Tenemos que partir de un problema de base: en el Estado español existe una inflación penitenciaria muy significativa. El ratio de personas presas por habitante es de los más altos de Europa Occidental.
Además, tenemos un problema porque hay una inercia punitiva muy fuerte. Es decir, tenemos interiorizado que ante cualquier problema social la respuesta debe ser punitiva, que el Estado tiene que responder con más leyes y más castigo.
Otro problema estructural son las altas tasas de prisión preventiva, que también se encuentran entre los más altos de Europa. Cuando hablamos de despenalización, de antipunitivismo, de vivir sin cárceles o de su abolición, muchas veces parece que estamos hablando de ciencia ficción cuando la ficción es precisamente lo que vivimos actualmente. Pero yo creo que es fundamental tener un horizonte hacia el que aspirar. Es mejor imaginar un mundo sin cárceles que asumir que es imposible vivir sin ellas.
Se habla mucho de “humanizar la cárcel”, pero la cárcel y la humanización son, en realidad, un oxímoron
Dicho esto, también hay medidas concretas que se pueden tomar como no abusar tanto de la prisión preventiva, articular medidas para facilitar las salidas, procesos que faciliten los terceros grados etc.
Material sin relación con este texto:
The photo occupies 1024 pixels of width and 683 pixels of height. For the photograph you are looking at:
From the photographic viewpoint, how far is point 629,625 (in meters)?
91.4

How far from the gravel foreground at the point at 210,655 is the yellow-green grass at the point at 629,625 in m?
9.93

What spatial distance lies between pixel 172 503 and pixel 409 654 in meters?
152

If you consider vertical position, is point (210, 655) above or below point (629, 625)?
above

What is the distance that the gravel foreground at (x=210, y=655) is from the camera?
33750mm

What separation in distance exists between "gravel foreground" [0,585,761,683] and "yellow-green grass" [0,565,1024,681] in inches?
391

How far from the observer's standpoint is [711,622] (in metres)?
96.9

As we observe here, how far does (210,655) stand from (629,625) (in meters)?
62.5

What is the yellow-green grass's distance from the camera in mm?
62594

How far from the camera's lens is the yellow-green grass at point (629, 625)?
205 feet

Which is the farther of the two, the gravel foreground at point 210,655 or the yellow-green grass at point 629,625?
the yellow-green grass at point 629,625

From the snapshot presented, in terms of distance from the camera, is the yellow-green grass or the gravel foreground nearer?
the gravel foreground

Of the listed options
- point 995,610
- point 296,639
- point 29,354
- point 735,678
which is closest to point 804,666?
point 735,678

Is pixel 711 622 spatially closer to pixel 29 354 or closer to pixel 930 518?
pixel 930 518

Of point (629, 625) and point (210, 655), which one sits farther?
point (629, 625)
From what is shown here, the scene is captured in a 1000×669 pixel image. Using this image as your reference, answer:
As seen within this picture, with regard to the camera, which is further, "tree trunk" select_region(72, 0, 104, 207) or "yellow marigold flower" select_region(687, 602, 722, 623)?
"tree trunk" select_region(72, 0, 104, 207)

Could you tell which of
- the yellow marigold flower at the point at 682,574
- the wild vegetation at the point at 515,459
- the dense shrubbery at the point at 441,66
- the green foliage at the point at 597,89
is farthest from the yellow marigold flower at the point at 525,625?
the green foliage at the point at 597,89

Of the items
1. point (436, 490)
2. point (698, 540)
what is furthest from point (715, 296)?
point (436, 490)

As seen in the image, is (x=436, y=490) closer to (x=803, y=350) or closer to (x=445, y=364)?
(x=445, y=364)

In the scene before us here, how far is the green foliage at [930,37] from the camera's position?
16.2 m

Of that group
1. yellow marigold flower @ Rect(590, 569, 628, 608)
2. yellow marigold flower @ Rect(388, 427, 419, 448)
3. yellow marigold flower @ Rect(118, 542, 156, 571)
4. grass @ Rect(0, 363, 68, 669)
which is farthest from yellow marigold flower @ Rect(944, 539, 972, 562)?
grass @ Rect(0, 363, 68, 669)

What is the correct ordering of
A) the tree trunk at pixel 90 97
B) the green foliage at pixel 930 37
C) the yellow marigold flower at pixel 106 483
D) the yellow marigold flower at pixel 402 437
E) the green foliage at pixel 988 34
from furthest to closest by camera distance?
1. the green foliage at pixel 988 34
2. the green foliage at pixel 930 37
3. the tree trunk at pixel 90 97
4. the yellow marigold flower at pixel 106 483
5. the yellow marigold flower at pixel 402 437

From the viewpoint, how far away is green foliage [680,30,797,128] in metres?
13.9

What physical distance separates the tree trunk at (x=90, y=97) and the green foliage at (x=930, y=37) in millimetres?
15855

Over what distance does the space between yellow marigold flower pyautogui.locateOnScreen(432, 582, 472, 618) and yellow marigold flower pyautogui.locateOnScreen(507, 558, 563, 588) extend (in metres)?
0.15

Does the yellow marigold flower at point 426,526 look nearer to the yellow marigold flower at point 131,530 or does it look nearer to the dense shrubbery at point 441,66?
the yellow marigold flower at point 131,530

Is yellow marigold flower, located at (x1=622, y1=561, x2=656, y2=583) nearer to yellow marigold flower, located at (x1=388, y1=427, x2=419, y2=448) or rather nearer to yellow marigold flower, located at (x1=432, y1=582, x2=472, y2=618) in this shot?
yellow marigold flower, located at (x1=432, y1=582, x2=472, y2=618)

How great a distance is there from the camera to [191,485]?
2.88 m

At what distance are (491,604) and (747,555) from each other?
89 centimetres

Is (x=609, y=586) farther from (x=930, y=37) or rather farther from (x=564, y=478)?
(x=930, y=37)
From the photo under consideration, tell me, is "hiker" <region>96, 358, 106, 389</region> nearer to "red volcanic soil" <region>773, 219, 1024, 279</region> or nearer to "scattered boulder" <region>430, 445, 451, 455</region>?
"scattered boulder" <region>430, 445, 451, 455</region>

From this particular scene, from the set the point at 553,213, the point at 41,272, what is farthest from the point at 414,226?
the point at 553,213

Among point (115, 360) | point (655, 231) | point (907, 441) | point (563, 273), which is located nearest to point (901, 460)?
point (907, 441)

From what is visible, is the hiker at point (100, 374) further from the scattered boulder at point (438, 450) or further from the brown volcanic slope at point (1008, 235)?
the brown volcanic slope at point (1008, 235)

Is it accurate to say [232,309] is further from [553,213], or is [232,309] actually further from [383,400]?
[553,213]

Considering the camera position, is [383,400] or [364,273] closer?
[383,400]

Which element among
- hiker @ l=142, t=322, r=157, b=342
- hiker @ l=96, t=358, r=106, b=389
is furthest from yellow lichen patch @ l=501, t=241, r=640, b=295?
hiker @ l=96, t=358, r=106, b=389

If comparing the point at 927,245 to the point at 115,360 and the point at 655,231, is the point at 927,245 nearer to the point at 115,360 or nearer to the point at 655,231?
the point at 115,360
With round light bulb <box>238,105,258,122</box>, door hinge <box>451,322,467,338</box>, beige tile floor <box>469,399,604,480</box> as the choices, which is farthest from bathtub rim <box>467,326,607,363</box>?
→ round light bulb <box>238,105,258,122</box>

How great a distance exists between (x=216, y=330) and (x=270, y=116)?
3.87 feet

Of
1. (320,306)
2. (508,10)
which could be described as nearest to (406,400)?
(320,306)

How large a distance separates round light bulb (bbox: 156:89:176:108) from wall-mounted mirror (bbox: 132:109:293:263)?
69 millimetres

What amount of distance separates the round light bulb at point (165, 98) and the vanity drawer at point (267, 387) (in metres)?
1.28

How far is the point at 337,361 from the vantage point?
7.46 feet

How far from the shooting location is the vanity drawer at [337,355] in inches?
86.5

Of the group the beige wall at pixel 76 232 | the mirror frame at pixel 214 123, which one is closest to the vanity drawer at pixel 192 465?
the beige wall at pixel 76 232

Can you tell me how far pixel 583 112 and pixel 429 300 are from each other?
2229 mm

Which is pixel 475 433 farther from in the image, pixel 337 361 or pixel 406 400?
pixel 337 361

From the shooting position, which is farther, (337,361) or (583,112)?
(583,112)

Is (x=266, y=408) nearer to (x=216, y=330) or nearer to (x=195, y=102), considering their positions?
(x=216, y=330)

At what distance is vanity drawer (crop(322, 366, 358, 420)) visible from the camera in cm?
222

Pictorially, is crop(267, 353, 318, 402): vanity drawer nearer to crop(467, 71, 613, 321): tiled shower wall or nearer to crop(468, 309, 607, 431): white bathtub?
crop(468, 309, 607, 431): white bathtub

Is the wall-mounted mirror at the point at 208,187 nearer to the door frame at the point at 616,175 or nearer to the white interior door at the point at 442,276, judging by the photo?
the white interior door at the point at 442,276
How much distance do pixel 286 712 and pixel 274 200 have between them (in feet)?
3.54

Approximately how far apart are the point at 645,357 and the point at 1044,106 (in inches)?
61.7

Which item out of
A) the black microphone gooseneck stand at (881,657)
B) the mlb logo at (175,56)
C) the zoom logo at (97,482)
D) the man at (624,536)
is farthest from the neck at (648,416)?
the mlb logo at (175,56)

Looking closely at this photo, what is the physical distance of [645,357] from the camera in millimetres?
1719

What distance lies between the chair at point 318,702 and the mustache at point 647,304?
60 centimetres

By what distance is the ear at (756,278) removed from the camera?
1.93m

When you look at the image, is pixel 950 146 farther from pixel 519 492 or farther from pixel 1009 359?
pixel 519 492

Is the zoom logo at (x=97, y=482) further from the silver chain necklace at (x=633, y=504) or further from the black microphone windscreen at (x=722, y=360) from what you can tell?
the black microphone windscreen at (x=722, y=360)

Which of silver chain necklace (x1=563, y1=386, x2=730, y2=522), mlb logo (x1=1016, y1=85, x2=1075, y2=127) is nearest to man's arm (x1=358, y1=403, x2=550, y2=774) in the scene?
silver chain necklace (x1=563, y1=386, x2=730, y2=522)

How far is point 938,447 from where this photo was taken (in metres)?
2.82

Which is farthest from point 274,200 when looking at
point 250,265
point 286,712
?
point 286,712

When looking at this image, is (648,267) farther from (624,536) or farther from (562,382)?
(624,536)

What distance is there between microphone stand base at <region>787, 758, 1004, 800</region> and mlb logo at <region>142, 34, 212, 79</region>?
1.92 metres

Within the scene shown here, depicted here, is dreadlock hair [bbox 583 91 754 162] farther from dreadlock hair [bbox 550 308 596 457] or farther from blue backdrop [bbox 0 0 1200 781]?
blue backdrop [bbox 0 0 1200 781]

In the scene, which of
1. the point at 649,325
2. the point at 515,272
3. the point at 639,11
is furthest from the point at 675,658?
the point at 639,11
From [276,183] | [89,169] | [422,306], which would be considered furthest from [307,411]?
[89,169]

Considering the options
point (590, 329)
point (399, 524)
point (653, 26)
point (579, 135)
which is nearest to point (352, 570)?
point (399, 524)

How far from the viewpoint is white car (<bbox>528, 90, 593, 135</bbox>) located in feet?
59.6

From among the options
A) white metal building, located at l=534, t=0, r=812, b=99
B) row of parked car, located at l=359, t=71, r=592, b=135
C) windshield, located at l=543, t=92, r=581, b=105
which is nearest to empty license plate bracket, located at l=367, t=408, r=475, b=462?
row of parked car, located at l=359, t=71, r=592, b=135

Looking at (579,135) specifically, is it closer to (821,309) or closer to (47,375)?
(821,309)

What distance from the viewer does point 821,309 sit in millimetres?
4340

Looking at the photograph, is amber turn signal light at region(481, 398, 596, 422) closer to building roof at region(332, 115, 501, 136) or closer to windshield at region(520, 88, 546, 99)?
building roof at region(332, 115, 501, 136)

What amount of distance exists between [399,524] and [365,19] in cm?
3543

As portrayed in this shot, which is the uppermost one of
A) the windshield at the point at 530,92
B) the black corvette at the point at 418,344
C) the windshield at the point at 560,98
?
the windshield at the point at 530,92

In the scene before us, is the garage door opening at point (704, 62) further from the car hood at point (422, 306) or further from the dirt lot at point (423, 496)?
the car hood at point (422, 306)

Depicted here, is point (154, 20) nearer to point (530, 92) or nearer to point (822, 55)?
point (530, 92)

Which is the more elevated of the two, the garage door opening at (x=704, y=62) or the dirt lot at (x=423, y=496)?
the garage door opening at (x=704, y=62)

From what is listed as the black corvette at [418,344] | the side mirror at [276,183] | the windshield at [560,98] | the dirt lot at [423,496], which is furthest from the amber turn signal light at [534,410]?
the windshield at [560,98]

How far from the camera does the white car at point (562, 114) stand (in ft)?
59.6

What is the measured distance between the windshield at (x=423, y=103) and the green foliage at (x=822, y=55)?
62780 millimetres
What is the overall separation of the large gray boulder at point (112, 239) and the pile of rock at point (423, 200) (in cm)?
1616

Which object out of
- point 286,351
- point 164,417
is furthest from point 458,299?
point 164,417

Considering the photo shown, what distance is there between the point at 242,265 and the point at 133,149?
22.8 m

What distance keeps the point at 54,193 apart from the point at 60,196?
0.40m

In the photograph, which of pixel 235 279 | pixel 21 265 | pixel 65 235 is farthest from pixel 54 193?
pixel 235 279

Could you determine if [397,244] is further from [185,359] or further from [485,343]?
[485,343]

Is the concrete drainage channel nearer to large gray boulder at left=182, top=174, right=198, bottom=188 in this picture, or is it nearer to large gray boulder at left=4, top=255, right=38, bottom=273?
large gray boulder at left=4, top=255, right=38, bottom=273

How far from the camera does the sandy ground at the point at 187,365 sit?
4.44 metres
Es cierto que en la Comunidad Autónoma Vasca hay cierta inclinación hacia ello, pero no es suficiente.
Pensar en alternativas implica entender que la cárcel no es un ente aislado, sino parte de un sistema más amplio que incluye al sistema penal y a las estructuras sociales. Necesitamos entender el conflicto y el delito dentro de dinámicas estructurales más complejas. Desde la perspectiva abolicionista, como dice Ruth Wilson Gilmore, la abolición no es una ausencia, sino una presencia: se trata de activar otras formas de respuesta, otras maneras de abordar el conflicto que no están visibilizadas ni valoradas.
Y aquí hay un reto de país, que tiene que ver con cómo entendemos los conflictos, y esto también podemos pensarlo en términos históricos. Tenemos un reto en el abordaje de los conflictos sociales y políticos, que se traslada también a cómo pensamos los conflictos interpersonales.
Si nos alejamos de la mirada esencialista del delito, la que construyó la criminología clásica —que piensa que el delito ocurre en ciertos estratos y en ciertos tipos de personas— y empezamos a pensar el delito como una expresión de conflicto social, la gran pregunta es: ¿qué respuestas somos capaces de dar como sociedad a esos conflictos?
Incluso cuando hablamos de conflictos históricos y políticos recientes, vemos que no hemos sido capaces de generar cierres verdaderamente sanadores para todas las partes. Falta escucha, falta pluralidad de relatos, y falta capacidad de aceptar que puede haber múltiples visiones de un mismo hecho.
¿Cómo puede realizarse ese recorrido partiendo de la situación actual? ¿Qué medidas se pueden tomar?
Además de las cuestiones que he lanzado, aquí también entra en juego el papel de los medios de comunicación, que alimentan una narrativa muy peligrosa: esa idea de que “todo castigo es poco”, o de que “la gente entra por una puerta y sale por la otra”. Esa construcción mediática hay que revisarla, porque las cifras nos dicen lo contrario.
Y esto nos lleva a cambios estructurales que no siempre son fáciles, pero que son necesarios. Uno muy claro es no pedir más penas automáticamente ante cada problema social. A veces hay que dejar de derivar inmediatamente al sistema penal, y eso implica también revisar nuestra primera reacción social y política ante los conflictos.
¿Qué papel pueden jugar las propias trabajadoras y trabajadores, los movimientos políticos, sociales y sindicales en esa transformación?
Existe una inflación penitenciaria muy significativa
Una cuestión que a mí me preocupa mucho es que el funcionariado tiene mucha capacidad de generar debate social acerca de sus condiciones laborales y de hacer una serie de reclamos. Por ejemplo, se está pidiendo desde determinados sindicatos que los funcionarios sean considerados agentes de la autoridad. Eso es muy grave. Si ya de por sí, en la calle, el hecho de ser agente de la autoridad puede generar vulneraciones de derechos —porque la palabra de un policía tiene más peso que la de un ciudadano o ciudadana—, no hablemos en un espacio cerrado, que de por sí es un espacio opaco, muy susceptible a que se produzcan muchas vulneraciones. Eso es muy grave.
¿Qué otras cuestiones puedo señalar? Hace falta recursos y hace falta mucha sensibilización. Y desde esta perspectiva, por ejemplo, ¿cuál es el papel que juegan tanto las voces de las mujeres presas como el movimiento feminista? Esta pregunta la podemos extrapolar a toda la población, pensando en otros agentes sociales, para dejar de pensar en la cárcel como un espacio cerrado.
Y claro, esto me lleva a pensar que tenemos que repensar los servicios que hay fuera de prisión y que pueden atender y sostener, por ejemplo, los terceros grados.